→ WRITTEN TASK
Rename "blurred pedestrian" to "distant pedestrian" in the lines from the one containing "Is the white" through the last line, and give only those lines back with nothing else changed.

→ ENTRIES SHOWN
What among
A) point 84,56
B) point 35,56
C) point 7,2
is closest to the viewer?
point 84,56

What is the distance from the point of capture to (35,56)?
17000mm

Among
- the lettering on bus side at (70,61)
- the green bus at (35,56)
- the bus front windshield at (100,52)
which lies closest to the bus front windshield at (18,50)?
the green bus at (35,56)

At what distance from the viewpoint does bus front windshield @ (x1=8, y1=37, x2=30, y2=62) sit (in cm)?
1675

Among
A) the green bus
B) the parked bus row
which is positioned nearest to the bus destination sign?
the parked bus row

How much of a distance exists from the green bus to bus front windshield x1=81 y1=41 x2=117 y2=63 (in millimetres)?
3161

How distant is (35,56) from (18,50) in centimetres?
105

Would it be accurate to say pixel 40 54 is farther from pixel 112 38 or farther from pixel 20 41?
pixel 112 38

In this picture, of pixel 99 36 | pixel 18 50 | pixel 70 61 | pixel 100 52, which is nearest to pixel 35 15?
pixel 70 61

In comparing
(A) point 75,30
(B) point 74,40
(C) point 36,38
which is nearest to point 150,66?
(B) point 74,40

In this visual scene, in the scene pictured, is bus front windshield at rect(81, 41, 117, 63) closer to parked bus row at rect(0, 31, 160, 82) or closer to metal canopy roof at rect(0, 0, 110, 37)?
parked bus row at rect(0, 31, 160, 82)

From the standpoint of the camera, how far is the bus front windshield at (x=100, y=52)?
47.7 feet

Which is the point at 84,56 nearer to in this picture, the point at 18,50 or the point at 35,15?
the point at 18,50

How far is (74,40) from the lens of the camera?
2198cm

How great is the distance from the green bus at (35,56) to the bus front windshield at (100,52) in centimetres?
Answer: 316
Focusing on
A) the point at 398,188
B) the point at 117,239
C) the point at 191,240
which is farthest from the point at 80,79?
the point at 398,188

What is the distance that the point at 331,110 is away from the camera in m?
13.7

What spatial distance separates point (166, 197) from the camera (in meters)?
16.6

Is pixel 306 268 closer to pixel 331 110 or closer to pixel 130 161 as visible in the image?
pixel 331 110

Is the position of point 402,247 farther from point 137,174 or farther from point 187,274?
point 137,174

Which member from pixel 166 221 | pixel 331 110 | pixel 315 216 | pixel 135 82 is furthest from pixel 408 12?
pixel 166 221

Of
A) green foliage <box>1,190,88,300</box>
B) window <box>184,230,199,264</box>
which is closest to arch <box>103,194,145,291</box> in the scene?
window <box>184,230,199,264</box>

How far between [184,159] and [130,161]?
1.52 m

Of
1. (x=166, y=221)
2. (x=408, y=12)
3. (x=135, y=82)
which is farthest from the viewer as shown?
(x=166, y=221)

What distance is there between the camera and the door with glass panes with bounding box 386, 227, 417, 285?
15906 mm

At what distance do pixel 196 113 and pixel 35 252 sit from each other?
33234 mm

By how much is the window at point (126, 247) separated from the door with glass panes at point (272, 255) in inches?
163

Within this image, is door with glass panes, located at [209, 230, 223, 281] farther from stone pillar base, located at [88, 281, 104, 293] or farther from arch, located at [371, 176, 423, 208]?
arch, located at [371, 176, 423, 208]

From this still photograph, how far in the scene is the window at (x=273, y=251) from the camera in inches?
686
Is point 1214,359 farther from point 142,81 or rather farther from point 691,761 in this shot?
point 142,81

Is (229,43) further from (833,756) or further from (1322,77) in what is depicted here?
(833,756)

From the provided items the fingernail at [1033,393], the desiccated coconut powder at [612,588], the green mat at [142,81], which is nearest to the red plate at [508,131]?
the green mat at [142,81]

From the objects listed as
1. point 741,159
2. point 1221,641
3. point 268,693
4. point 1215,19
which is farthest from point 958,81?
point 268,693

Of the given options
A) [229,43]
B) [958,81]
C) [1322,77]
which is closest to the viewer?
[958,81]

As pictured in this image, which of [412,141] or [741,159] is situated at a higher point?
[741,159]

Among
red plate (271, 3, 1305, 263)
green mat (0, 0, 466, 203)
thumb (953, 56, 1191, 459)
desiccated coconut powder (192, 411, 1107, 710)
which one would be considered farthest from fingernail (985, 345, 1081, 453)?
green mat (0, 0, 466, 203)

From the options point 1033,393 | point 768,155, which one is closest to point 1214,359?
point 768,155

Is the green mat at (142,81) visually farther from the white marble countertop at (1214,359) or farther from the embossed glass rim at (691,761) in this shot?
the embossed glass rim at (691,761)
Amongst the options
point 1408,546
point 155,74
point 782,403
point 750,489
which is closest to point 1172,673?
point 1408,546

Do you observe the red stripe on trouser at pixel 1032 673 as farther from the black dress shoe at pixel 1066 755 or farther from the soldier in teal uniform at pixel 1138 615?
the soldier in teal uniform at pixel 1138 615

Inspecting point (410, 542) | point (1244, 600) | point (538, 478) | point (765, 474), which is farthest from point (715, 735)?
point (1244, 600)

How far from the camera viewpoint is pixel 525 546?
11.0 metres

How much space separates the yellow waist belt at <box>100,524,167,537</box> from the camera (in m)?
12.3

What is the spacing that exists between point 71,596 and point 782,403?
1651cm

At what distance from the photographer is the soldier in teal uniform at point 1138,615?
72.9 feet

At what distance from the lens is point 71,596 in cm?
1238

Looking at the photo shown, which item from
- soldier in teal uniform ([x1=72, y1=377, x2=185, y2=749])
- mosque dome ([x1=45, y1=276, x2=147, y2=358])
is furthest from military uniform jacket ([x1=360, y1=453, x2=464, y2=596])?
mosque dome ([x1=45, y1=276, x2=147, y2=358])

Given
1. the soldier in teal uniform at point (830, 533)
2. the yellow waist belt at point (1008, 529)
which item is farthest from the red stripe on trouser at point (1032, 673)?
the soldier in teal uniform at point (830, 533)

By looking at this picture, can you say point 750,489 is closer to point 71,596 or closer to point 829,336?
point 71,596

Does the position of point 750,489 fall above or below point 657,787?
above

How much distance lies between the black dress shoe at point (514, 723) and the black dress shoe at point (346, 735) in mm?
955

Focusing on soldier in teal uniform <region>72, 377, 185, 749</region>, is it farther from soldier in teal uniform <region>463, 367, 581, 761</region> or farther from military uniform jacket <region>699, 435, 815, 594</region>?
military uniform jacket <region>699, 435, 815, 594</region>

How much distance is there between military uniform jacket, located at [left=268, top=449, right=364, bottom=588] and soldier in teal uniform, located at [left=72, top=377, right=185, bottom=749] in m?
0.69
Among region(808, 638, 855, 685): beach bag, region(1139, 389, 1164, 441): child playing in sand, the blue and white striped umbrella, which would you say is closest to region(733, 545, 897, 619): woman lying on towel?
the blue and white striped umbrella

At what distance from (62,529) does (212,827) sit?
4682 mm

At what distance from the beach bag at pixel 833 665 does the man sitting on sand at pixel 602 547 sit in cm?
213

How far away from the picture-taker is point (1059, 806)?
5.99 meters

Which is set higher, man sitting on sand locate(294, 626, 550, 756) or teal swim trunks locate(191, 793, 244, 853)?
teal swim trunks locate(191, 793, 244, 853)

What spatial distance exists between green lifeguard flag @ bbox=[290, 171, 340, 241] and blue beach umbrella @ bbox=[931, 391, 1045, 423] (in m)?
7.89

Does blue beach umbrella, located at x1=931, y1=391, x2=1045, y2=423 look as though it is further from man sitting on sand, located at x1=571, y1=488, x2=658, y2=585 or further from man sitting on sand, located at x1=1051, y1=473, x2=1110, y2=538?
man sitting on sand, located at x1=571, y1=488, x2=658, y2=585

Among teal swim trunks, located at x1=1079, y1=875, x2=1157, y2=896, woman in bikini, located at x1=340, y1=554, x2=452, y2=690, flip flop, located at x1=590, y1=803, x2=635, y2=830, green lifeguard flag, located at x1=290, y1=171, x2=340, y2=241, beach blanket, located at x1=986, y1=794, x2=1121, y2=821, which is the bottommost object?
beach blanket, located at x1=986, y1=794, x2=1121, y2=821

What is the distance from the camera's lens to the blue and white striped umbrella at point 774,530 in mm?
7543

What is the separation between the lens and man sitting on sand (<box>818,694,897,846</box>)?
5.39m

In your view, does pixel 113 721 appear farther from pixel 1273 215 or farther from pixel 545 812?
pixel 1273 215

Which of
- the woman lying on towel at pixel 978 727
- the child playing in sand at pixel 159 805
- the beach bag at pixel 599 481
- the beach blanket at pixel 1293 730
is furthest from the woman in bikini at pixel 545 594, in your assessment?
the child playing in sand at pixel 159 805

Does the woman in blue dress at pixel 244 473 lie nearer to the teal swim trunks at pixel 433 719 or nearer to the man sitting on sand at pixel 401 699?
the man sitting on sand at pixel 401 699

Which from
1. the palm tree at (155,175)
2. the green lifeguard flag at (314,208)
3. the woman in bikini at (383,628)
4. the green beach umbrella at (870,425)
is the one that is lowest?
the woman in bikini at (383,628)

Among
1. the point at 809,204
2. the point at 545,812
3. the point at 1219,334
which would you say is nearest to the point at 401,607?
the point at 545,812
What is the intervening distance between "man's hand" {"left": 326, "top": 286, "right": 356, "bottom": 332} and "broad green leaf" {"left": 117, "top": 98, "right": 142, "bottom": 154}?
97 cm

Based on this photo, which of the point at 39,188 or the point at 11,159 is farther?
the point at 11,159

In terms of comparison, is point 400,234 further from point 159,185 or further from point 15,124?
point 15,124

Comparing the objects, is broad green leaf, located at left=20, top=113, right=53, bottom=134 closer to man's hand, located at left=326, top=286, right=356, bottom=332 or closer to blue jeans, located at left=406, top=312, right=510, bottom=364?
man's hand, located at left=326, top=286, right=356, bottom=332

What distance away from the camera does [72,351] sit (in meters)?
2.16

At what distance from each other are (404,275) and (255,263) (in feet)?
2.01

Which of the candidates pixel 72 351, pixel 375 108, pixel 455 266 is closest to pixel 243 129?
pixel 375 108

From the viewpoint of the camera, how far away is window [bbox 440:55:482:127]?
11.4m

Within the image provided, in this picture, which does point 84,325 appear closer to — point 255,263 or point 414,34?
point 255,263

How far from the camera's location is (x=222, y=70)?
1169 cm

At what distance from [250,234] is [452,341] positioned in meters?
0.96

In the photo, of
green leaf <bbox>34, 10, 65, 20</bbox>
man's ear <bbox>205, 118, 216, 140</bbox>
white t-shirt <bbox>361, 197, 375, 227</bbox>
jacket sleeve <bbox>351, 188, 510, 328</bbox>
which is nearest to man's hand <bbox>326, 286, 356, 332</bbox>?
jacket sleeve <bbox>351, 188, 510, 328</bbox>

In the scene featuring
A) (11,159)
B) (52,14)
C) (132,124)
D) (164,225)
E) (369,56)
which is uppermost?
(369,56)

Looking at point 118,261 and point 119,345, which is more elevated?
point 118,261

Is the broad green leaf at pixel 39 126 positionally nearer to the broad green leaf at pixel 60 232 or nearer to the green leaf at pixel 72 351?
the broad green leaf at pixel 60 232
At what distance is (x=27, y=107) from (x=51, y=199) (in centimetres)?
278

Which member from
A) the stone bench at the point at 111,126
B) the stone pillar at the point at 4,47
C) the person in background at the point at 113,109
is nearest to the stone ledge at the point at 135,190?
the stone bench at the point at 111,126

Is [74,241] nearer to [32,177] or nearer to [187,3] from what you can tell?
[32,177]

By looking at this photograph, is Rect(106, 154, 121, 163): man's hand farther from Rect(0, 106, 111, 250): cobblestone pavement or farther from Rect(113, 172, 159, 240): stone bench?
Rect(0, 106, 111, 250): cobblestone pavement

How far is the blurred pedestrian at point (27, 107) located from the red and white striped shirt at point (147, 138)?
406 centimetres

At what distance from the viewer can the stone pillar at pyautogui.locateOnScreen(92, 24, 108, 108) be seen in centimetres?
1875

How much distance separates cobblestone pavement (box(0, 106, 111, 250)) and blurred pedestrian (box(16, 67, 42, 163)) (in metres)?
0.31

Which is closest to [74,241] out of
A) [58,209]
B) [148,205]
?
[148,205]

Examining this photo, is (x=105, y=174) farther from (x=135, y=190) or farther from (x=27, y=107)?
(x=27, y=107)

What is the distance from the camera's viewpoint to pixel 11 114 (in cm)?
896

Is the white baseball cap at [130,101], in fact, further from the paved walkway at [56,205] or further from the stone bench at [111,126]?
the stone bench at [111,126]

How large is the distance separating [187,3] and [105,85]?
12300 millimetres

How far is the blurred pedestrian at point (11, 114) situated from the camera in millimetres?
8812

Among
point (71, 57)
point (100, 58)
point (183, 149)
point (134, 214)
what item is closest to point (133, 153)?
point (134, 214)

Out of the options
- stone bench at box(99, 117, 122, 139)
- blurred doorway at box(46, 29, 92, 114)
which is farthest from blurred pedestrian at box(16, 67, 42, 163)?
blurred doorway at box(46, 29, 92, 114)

→ WRITTEN ANSWER
Is the white baseball cap at [130,101], in fact, further from the paved walkway at [56,205] or further from the stone bench at [111,126]?
the stone bench at [111,126]

How large is the distance separating [187,3] and [105,85]?
12300 millimetres

How far is the distant pedestrian at point (11, 114) situated from the camera in millimetres?
8812

Among
point (71, 57)
point (100, 58)
point (183, 149)
point (134, 214)
what item is closest to point (133, 153)?
point (134, 214)

Out of the options
- stone bench at box(99, 117, 122, 139)
- blurred doorway at box(46, 29, 92, 114)
which is farthest from distant pedestrian at box(16, 67, 42, 163)?
blurred doorway at box(46, 29, 92, 114)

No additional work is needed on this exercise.